Teaching Sarcasm: Few-Shot Multimodal Sarcasm Detection via Distillation to a Parameter-Efficient Student
Soumyadeep Jana, Sanasam Ranbir Singh
TL;DR
The paper tackles few‑shot multimodal sarcasm detection by distilling knowledge from a large, sarcasm‑trained teacher into parameter‑efficient CLIP‑based students through knowledge distillation. It introduces an entropy‑aware gating mechanism that scales the distillation signal by the teacher’s confidence, mitigating unreliable guidance. Empirical results show that PEKD variants, especially LoRA‑CLIP with KD, achieve state‑of‑the‑art performance in 1% data regimes and often outperform large LVLMs with orders of magnitude fewer trainable parameters, with strong cross‑dataset generalization.

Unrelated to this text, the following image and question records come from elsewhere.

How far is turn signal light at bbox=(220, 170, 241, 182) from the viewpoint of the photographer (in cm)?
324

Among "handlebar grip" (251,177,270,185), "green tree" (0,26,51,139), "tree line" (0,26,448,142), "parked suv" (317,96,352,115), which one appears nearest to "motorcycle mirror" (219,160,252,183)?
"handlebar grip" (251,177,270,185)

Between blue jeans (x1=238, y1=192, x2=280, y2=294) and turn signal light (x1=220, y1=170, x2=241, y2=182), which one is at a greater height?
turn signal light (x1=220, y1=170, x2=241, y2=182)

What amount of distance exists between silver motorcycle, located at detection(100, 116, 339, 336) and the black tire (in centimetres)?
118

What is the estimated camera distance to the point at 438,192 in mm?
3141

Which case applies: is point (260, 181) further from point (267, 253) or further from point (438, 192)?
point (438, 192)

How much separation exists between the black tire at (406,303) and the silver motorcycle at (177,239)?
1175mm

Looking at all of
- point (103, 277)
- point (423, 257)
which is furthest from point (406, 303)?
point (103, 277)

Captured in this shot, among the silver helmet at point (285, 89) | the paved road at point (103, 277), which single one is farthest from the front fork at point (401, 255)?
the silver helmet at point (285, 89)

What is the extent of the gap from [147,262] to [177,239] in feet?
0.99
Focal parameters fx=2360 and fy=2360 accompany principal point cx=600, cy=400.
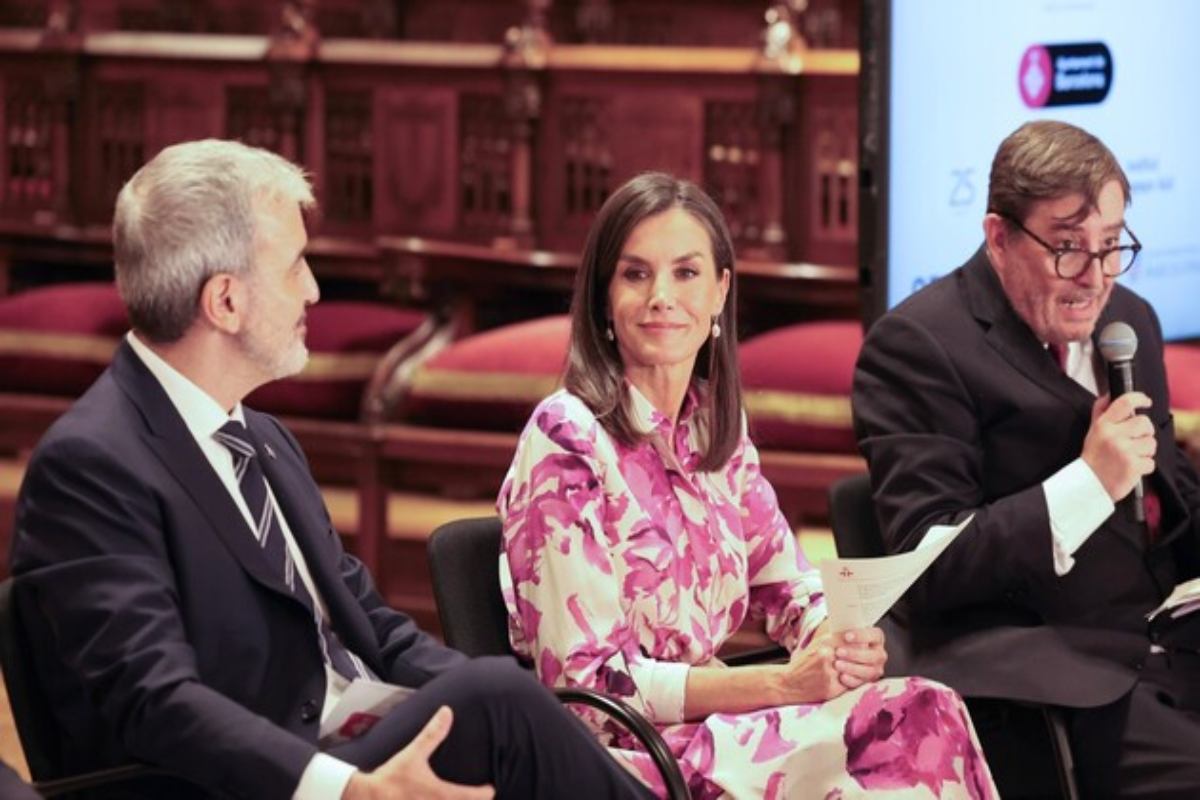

The approach is modular, scalable to other multimodal models, and demonstrates improved representation alignment and prediction confidence under data scarcity.
Abstract
Multimodal sarcasm detection is challenging, especially in low-resource settings where subtle image-text contradictions are hard to learn due to scarce annotated data, which hinders the model's performance. Parameter-efficient fine-tuning (PEFT) methods like adapters, LoRA, and prompt tuning reduce overfitting but struggle to reach optimal performance due to limited supervision from few-shot data. We propose PEKD, a unified framework that enhances PEFT methods via distillation from an expert model trained on large-scale sarcasm data, which acts as the teacher. To mitigate unreliable signals from the teacher, we introduce an entropy-aware gating mechanism that dynamically adjusts the distillation strength based on teacher confidence. Experiments on two public datasets demonstrate that our PEKD framework enables PEFT methods to outperform both prior parameter-efficient approaches and large multimodal models, achieving strong results in the few-shot scenario. The framework is modular and adaptable to a wide range of multimodal models and tasks.